Copy the data below word for word. Begin at the line that contains "Out of the point" and continue through the end of the data.

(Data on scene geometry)

——

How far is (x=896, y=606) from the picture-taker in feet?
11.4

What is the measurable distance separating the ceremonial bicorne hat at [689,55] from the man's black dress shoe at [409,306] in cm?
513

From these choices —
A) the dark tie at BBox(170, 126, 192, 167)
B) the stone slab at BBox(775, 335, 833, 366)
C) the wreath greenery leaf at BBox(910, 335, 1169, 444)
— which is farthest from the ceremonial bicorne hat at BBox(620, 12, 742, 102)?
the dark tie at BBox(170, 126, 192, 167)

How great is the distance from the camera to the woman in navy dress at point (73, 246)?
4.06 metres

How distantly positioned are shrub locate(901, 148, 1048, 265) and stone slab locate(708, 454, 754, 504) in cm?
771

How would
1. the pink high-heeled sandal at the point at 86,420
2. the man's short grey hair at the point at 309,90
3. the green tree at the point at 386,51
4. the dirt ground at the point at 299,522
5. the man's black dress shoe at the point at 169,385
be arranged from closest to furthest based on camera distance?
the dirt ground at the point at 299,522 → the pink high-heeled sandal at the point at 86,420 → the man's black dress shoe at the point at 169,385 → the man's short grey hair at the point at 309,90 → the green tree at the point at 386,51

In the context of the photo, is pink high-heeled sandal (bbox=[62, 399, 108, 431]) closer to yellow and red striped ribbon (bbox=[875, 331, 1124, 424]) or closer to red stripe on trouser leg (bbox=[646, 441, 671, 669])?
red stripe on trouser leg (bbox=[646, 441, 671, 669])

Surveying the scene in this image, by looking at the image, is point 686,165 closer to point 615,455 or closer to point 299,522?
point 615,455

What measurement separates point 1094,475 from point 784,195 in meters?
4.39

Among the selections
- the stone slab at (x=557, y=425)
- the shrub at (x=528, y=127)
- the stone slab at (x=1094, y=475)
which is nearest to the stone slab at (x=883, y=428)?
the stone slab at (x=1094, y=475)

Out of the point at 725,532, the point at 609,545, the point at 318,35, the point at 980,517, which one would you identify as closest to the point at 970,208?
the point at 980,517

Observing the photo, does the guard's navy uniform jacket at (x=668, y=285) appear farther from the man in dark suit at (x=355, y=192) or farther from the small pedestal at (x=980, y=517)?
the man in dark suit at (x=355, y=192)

——

Written solution:
Out of the point at 725,532, the point at 609,545, the point at 318,35, the point at 980,517, which one would you identify as closest to the point at 970,208?
the point at 980,517

Observing the photo, does the guard's navy uniform jacket at (x=668, y=285) appear farther from the man in dark suit at (x=355, y=192) or farther from the small pedestal at (x=980, y=517)?
the man in dark suit at (x=355, y=192)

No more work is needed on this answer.